DOCUMENT PASSAGE:
Many of the recent HDN and other pan-disease studies, including the aforementioned, are based on molecular information. Such studies, despite significant successes, may have limitations. Most, if not all, diseases are only partially molecular. Shared environmental exposures, socioeconomic risk factors, and others can also lead to correlations among diseases. However, such non-molecular correlations cannot be effectively reflected in the existing HDNs. Shared molecular risk factors can only suggest the potential correlation in disease occurrence. That is, two diseases sharing common molecular risk factors not necessarily have a significantly higher (or lower) probability of co-occurrence, which may make the molecular HDNs practically less relevant. In addition, searching for the molecular basis is still an ongoing effort for most diseases, which may cast concerns on the credibility of the molecular HDNs.

There are also a few studies that establish disease interconnections based on clinical and epidemiological data. However, with constrained data availability, they are often limited to a small number of diseases and possibly biassed sample selection10.

The goal of this study is to construct the epidemiological HDN (eHDN), where two diseases are concluded as connected if their probability of co-occurring in clinics deviating from that expected under independence. This effort will take advantage of the unique Taiwan National Health Insurance Research Database (NHIRD; more details below). The eHDN fits the HDN analysis paradigm and will have similar important implications as the existing HDNs. On the other hand, it may advance from the existing literature in multiple aspects. Built on data observed in clinics, it can accommodate both molecular and non-molecular disease connections and hence be more comprehensive. By directly built on observed disease occurrence, it can be practically more relevant. In addition, with the huge sample size of NHIRD, the constructed network can be more reliable than some of the existing ones. Overall, this eHDN analysis may complement the existing molecular HDNs and significantly advance our understanding of disease interconnections from an epidemiological perspective. It may provide important insights for health care and management.

Methods

Database

Taiwan launched the single-payer national health insurance (NHI) programme on March 1st, 1995. By the end of 2004, about 99.9% of the Taiwan population were enrolled11,12. With the high cost of treatments that are not insured or by commercial insurance, the dominating majority of hospital/clinic-based disease treatments go through NHI. To get insurance reimbursement, hospitals and clinics are required to provide comprehensive data on each disease treatment episode. Data are then sorted and stored in NHIRD. Compared to other databases, unique advantages of the NHIRD may include unbiasedness (virtually the whole Taiwan population are covered), comprehensiveness (comprehensive information are available on all inpatient and outpatient treatment episodes), and uniformity (all data are collected and stored under the same protocol). NHIRD has served as the basis of a large number of biomedical and public health studies (with already close to 400 publications in PubMed). We refer to Hwang et al. and the NHIRD website for more detailed information on NHIRD11,13.

ACTIONS TO TAKE:
1: Answer these questions about the disease network passage:
(a) On what date did Taiwan launch its national health insurance program?
(b) About what share of the Taiwan population was enrolled by the end of 2004?
(c) What does the "e" in eHDN stand for?
2: Write out the disease network passage again, starting with "There are also" and going on through "biassed sample selection10.". Switch "clinical and epidemiological data" to "clinical and survey data".

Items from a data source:

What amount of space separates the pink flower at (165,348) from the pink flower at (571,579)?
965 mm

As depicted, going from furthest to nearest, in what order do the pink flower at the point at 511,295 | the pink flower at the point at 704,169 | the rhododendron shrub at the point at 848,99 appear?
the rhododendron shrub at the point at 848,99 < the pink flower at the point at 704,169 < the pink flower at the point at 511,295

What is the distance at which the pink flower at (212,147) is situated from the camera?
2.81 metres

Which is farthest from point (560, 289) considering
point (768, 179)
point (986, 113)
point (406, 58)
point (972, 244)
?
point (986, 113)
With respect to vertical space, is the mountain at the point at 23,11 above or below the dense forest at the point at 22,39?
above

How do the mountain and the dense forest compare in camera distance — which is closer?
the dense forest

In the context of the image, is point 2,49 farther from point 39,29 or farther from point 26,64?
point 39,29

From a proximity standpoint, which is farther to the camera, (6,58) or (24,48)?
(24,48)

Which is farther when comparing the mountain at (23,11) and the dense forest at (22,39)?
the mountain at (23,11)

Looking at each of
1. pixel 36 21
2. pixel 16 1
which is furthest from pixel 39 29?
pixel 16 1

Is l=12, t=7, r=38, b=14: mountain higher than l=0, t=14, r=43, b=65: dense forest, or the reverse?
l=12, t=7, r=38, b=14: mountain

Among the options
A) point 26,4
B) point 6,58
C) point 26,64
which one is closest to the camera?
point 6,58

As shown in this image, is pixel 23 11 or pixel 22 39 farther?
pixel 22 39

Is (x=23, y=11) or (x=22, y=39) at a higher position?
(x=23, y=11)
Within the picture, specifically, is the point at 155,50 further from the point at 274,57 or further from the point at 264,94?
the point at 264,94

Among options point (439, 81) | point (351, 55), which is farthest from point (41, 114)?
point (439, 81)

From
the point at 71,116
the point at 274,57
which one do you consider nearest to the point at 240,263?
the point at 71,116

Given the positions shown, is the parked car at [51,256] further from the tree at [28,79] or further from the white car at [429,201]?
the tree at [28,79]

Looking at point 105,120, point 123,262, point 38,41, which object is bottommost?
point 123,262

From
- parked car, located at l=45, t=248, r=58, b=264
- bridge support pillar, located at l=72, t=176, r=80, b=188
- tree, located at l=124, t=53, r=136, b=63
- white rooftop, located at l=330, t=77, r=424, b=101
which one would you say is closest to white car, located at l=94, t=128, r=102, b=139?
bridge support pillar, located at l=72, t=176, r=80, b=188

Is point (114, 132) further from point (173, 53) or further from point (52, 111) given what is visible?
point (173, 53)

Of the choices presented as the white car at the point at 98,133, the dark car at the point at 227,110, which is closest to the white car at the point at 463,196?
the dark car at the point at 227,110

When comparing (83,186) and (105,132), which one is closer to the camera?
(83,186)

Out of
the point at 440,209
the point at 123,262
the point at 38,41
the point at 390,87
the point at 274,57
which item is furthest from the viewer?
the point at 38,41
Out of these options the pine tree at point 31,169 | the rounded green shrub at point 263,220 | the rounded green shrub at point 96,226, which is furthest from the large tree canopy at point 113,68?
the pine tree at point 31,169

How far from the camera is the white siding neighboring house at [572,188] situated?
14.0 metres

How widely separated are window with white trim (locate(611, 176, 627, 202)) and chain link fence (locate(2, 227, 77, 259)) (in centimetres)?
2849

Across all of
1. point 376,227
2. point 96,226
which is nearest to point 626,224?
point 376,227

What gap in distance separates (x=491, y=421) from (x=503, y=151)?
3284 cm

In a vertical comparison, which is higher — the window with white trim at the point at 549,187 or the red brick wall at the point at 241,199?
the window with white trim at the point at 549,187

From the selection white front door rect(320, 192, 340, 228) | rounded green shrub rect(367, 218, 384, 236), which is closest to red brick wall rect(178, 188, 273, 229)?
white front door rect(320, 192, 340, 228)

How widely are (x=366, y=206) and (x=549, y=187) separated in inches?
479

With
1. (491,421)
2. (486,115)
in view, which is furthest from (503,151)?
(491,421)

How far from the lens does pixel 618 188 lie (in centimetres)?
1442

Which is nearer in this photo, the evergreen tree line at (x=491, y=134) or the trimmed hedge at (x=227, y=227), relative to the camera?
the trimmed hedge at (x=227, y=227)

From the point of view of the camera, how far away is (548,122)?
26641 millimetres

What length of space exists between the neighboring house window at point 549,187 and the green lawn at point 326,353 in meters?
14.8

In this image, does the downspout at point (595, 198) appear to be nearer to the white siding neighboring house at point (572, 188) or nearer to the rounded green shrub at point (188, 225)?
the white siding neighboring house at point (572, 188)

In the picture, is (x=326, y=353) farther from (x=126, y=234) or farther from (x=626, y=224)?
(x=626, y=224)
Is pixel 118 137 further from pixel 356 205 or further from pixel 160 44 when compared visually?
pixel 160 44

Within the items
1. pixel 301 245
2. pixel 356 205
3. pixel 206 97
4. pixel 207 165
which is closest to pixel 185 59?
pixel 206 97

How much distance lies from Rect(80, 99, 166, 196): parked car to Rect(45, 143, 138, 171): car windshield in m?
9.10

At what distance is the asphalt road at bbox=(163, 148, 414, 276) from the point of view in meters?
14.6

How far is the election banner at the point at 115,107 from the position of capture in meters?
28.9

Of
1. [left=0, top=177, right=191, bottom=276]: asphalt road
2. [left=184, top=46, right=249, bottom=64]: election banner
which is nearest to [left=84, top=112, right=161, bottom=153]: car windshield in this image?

RESULTS FOR THE EXERCISE:
1:
(a) March 1st, 1995
(b) About 99.9%
(c) Epidemiological

2:
There are also a few studies that establish disease interconnections based on clinical and survey data. However, with constrained data availability, they are often limited to a small number of diseases and possibly biassed sample selection10.